There was a craving to be famous; and a horror of being known to like to be known. Contempt for my passion for distinction made me refuse every offered honour. I cherished my independence almost as did a Beduin, but my impotence of vision showed me my shape best painted pictures, and the oblique overheard remarks of others best taugh me my created impression. The eagerness to overhear and oversee myself was my assault upon my own inviolate citadel.
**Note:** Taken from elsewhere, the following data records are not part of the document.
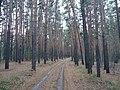 Тропинка в лесной чаще.jpg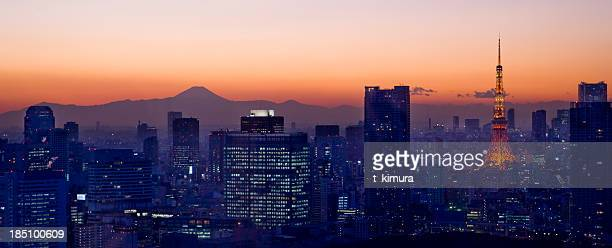 Aerial View of Tokyo Tower and Mt.Fuji at Night
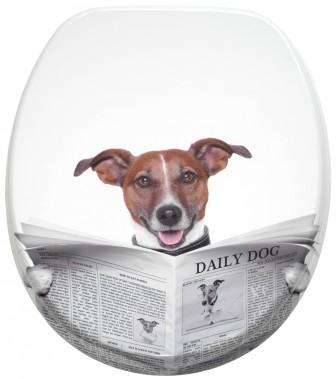 WC-Sitz Newspaper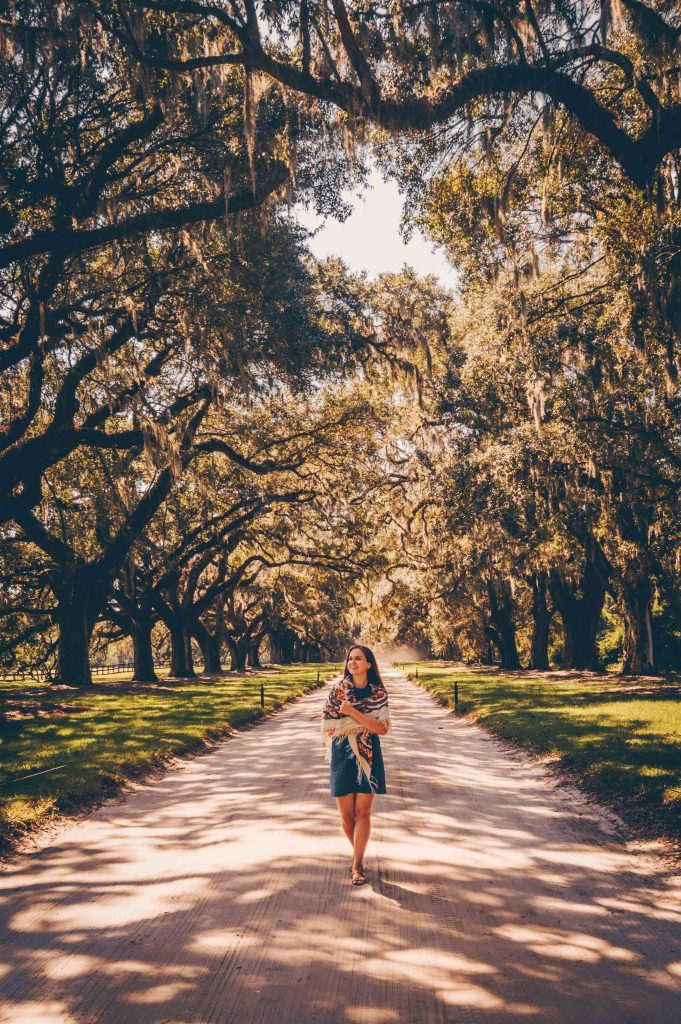 boone hill plantation charleston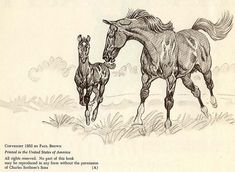 Black Beauty Paul Brown Equestrian Art St Ed Anna - Mar Black Beauty Paul Brown Equestrian Art St Ed Anna Sewell Horses Collectors Vintage Horse Book Illustration More Information Find This Pin And More On Pa Cartoon Sketches, Animal Sketches, Horse Drawings, Animal Drawings, Paul Brown, Horse Sketch, Horse Illustration, Horse Books, Horse Portrait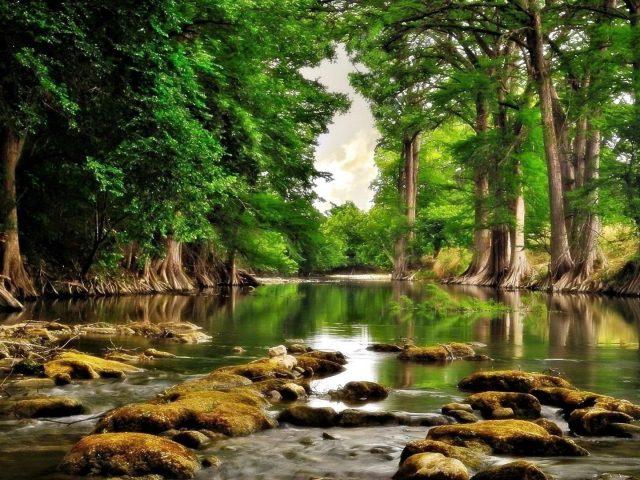 Берег реки камни высокие зеленые деревья листья спокойная вода камни отражение природы
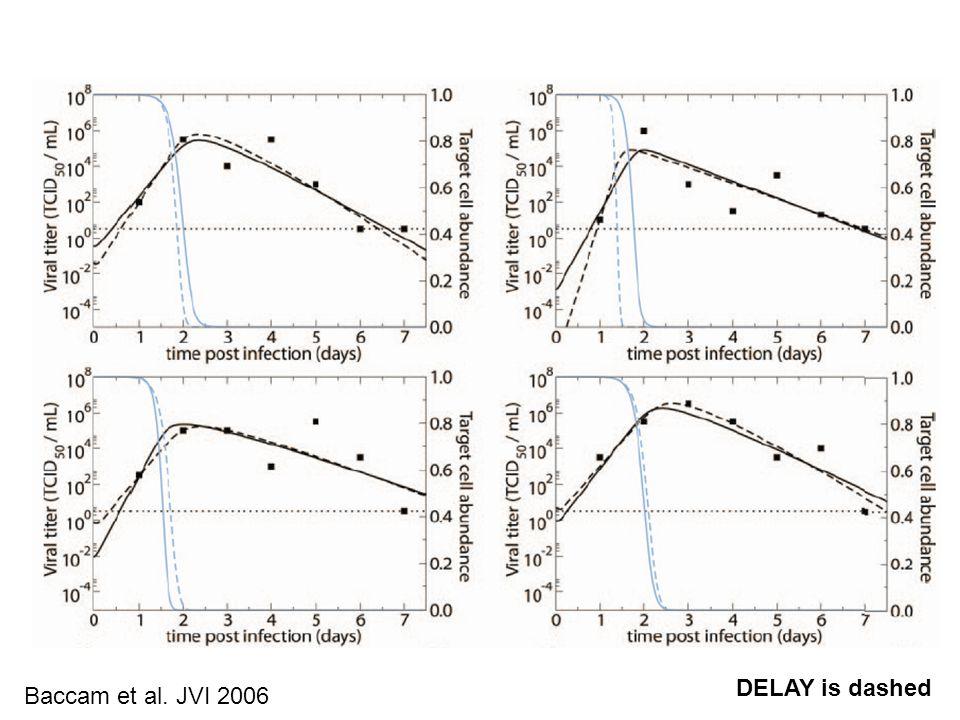 DELAY is dashed Baccam et al. JVI 2006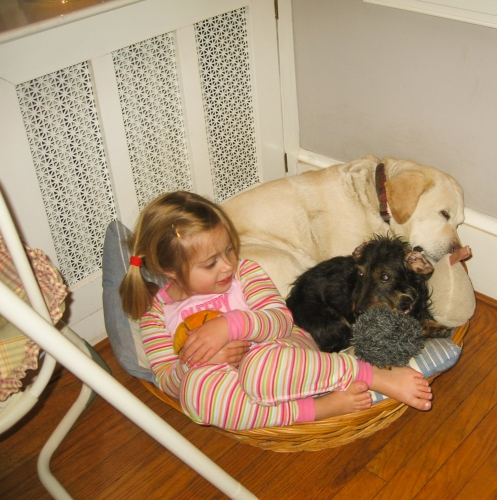 Emmy and dogs on the dining room floor. Charlotte's baby swing is on the left.
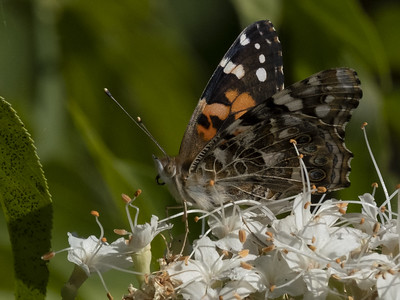 Painted Lady Butterfly (Vanessa cardui) on California Buckeye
Seven Pillar of Wisdom by T. E. Lawrence, Wordsworth Editions, [1922]1997, p. 560

[T.E. Lawrence] literary reputation rests on a body of writing which is almost entirely autobiographical. It includes at least 6,000 letters written between 1906 and his death in 1935, and two autobiographical books. The first, Seven Pillars of Wisdom, is an account of his service with the Arab Revolt. The second, The Mint, is centred on his experiences as an anonymous recruit in the ranks of the RAF. It was there, to the astonishment and distress of many contemporaries, that he chose to spend his life after 1922. (read more over at T.E. Lawrence Studies)

Below, detail of a famous portrait of T.E. Lawrence taken by Howard Coster (1885-1959) in 1931:

T.E. Lawrence by Howard Coster, 1931(Gelatin silver print, 24.3 x 16.8 cm, as displayed aver at Christie’s website. The same photograph can been seen at the National Portrait Gallery, London).